◆ **Work to do**: Copy the material from the line containing "Which item among" through the end of the material, switching "furthest" to "farthest" and leaving everything else unchanged. Leave the pictures out of your answer.

Picture-based spatial questions
%%

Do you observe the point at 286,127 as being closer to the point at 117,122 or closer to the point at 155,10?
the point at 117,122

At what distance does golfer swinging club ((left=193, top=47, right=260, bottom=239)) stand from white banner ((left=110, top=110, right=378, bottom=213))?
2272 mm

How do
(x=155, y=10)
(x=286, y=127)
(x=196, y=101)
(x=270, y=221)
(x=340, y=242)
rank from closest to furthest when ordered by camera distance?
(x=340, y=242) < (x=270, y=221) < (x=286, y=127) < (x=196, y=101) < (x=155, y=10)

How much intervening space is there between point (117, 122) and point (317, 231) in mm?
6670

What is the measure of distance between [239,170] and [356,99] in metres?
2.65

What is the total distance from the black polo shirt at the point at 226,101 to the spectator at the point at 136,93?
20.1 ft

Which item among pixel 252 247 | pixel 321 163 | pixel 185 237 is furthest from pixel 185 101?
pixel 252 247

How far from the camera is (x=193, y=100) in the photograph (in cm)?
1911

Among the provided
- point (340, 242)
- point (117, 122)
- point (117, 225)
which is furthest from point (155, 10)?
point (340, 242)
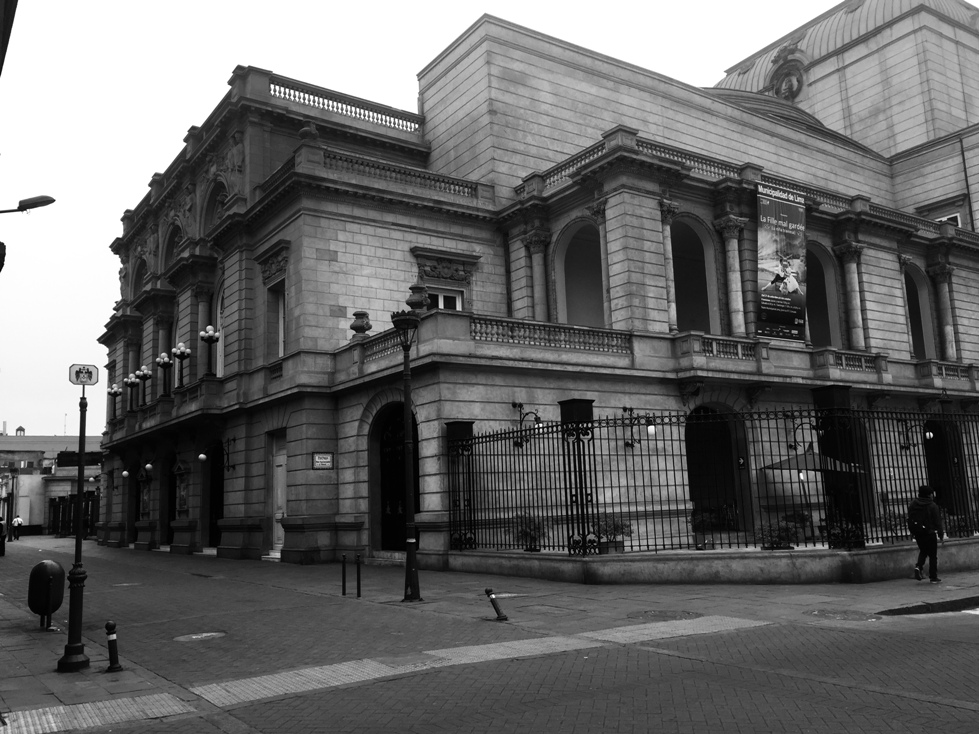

%%

◆ **Task solution**:
Which item among pixel 252 247 | pixel 321 163 | pixel 185 237 is farthest from pixel 185 101?
pixel 252 247

How far from the camera is (x=193, y=100) in the photograph (in cm)?
1911

Among the provided
- point (340, 242)
- point (117, 122)
- point (117, 225)
which is farthest from point (155, 10)?
point (340, 242)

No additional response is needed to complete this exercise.